後半に投入されたベルナルはバルサの中盤を蘇らせた [写真]=Icon Sport via Getty Images

 バルセロナは28日、チャンピオンズリーグ(CL)・リーグフェーズ第8節(最終節)で日本代表DF鈴木淳之介を擁するコペンハーゲンを4-1で破った。試合後、バルセロナを率いるハンジ・フリック監督がUEFA(欧州サッカー連盟)を通して、スペイン人MFマルク・ベルナルを称えた。

 バルセロナはリーグフェーズ前節終了時点で9位につけており、ラウンド16へストレートインするためには、是が非でも勝利が欲しい状況でコペンハーゲン戦を迎えた。しかしながら、序盤の4分にピッチ中央でのボールロストから失点すると、その後も停滞感を拭えず、1点ビハインドのまま前半を終える。

 すると、ハーフタイムにフリック監督が動く。“ピボーテ”のポジションに入っていたスペイン人DFエリック・ガルシアに代えて、ベルナルをピッチへ送り出した。バルセロナの背番号28は“リンクマン”となれるポジショニングを徹底しながら、シンプルかつ正確なプレーの数々でバルセロナの攻撃に彩りをもたらす。徐々に歯車が噛み合うと、最終的にバルセロナは4ゴールを奪い、コペンハーゲン相手に4-1と逆転勝利。リーグフェーズの5位に浮上し、ラウンド16へのストレートインを決めた。

 試合後、フリック監督は「マルク・ベルナルは途中出場で素晴らしいプレーを見せた」と発言。
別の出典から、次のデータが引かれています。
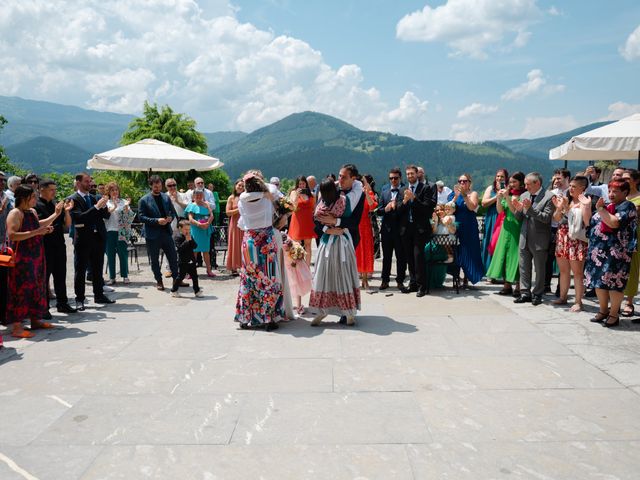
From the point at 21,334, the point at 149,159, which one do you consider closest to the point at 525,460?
the point at 21,334

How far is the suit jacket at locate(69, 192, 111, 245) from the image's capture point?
7.74 metres

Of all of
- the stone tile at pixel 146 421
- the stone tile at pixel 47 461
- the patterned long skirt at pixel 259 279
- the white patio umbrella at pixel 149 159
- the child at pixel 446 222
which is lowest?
the stone tile at pixel 47 461

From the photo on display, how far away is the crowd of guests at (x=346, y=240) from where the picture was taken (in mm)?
6113

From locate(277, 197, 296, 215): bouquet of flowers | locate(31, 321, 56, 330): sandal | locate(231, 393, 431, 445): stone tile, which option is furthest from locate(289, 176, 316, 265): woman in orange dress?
locate(231, 393, 431, 445): stone tile

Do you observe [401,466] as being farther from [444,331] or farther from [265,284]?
[265,284]

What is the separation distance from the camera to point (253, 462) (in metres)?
3.14

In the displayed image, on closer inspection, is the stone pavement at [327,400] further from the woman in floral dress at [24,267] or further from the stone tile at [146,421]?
the woman in floral dress at [24,267]

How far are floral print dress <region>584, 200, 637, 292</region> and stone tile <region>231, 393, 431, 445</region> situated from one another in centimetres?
340

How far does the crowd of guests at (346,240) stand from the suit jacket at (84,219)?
2cm

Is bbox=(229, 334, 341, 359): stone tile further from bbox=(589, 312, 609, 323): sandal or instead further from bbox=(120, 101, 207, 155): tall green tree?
bbox=(120, 101, 207, 155): tall green tree

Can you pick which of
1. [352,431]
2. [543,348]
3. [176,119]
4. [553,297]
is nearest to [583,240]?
[553,297]

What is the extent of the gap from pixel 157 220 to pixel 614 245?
6721mm

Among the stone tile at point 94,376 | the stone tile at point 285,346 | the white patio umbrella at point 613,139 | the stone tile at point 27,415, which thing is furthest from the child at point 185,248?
the white patio umbrella at point 613,139

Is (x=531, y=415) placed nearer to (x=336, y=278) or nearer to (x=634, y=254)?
(x=336, y=278)
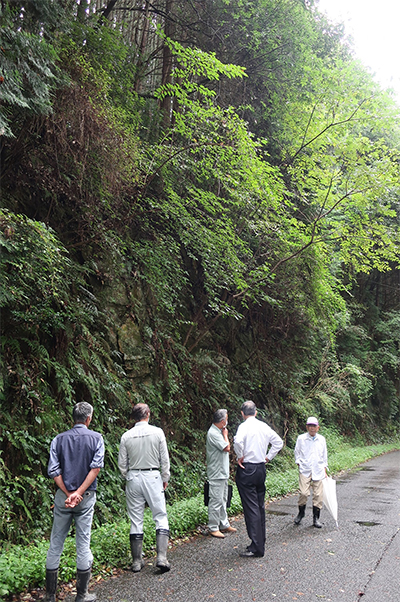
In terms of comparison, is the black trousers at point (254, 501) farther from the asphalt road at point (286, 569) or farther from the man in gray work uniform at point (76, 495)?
the man in gray work uniform at point (76, 495)

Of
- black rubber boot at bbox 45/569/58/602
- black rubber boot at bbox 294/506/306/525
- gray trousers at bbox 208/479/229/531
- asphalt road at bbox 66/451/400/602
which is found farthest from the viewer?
black rubber boot at bbox 294/506/306/525

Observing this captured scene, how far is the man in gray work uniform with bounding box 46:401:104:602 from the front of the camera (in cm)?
420

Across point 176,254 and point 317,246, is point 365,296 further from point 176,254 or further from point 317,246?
point 176,254

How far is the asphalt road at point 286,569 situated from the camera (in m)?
4.46

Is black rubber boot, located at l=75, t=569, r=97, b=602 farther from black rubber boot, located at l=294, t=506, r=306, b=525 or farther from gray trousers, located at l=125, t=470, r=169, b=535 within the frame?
black rubber boot, located at l=294, t=506, r=306, b=525

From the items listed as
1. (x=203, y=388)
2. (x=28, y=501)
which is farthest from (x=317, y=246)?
(x=28, y=501)

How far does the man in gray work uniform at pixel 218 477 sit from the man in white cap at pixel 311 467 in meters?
1.48

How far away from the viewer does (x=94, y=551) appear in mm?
5188

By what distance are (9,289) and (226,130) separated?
7.22 metres

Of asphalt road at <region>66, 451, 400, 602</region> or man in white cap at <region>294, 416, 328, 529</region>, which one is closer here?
asphalt road at <region>66, 451, 400, 602</region>

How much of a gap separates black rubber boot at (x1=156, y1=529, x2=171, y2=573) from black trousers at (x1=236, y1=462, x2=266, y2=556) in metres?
1.23

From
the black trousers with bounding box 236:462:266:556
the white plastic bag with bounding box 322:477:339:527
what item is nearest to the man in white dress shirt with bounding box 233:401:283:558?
the black trousers with bounding box 236:462:266:556

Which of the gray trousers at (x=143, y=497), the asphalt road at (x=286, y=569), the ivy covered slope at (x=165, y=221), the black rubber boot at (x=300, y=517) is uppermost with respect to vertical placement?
the ivy covered slope at (x=165, y=221)

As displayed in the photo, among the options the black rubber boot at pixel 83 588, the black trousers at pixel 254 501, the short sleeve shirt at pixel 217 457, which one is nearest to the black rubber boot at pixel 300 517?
the short sleeve shirt at pixel 217 457
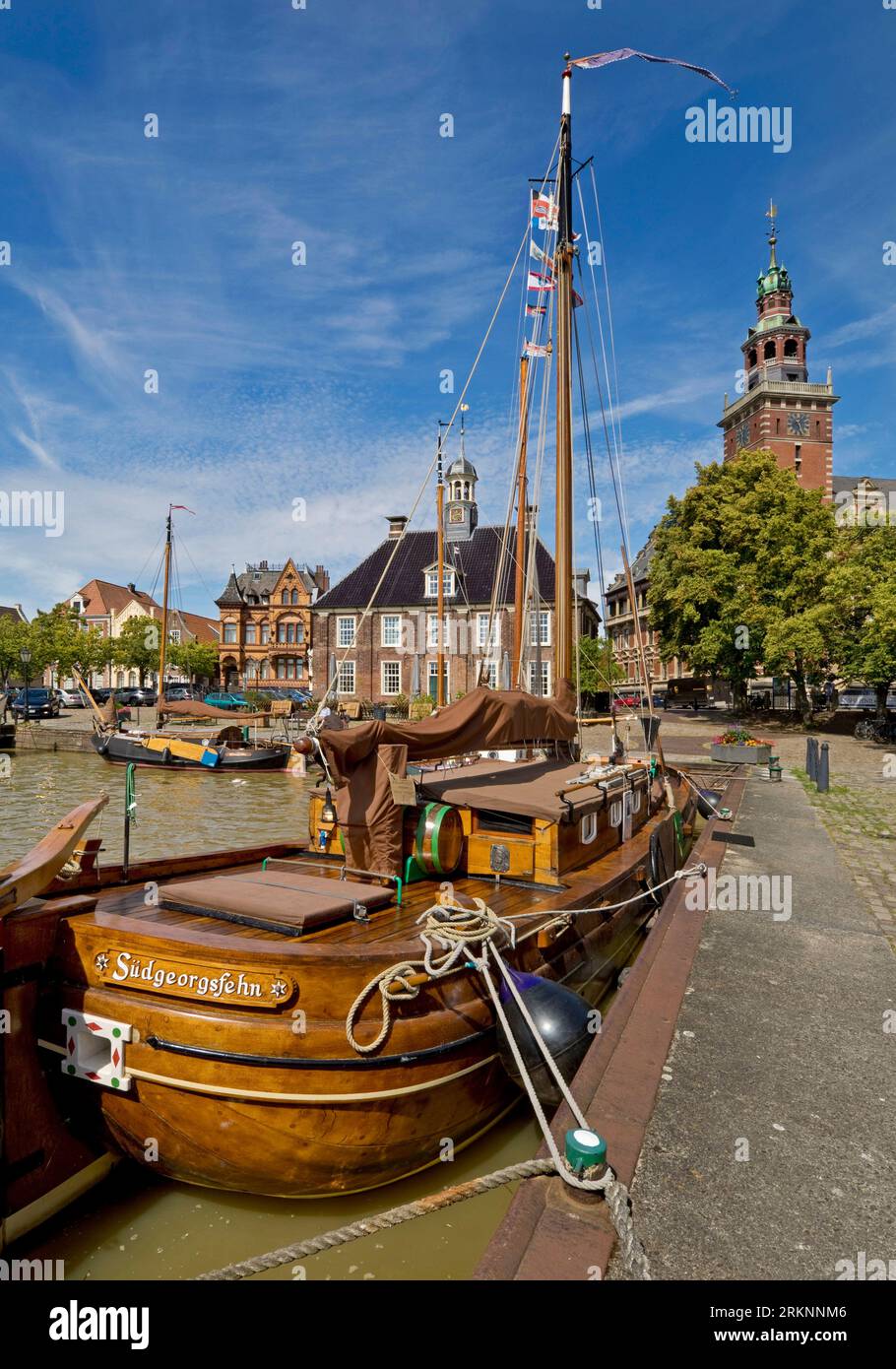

「トレーニングにおける彼の姿を見ているだけで、そのポテンシャルは十分に伝わるよ。卓越した技術に加え、試合をコントロールできる能力も備えている。後半の活躍は圧巻だった」と賛辞を送った。

 ベルナルは今季ここまで、公式戦での先発出場の機会はわずか3試合と、出番に恵まれない日々が続いているが、フリック監督はその理由の1つとして、「彼は重傷に見舞われた経緯があるんだ。コンディションの管理には細心の注意が必要だ」と説明。一昨年の夏に左ひざ前十字じん帯断裂および外側半月板損傷と診断され、約1年間の離脱を強いられた後のシーズンのため、出場時間を慎重に管理していることを明かした。

 そのプレースタイルだけでなく、身長は193cmと体格に恵まれていることも相まって、元スペイン代表MFセルヒオ・ブスケツの“後継者”として期待を寄せられているベルナル。徐々にコンディションをトップフォームに戻していきながら、バルセロナで中心選手に君臨する未来を見据える。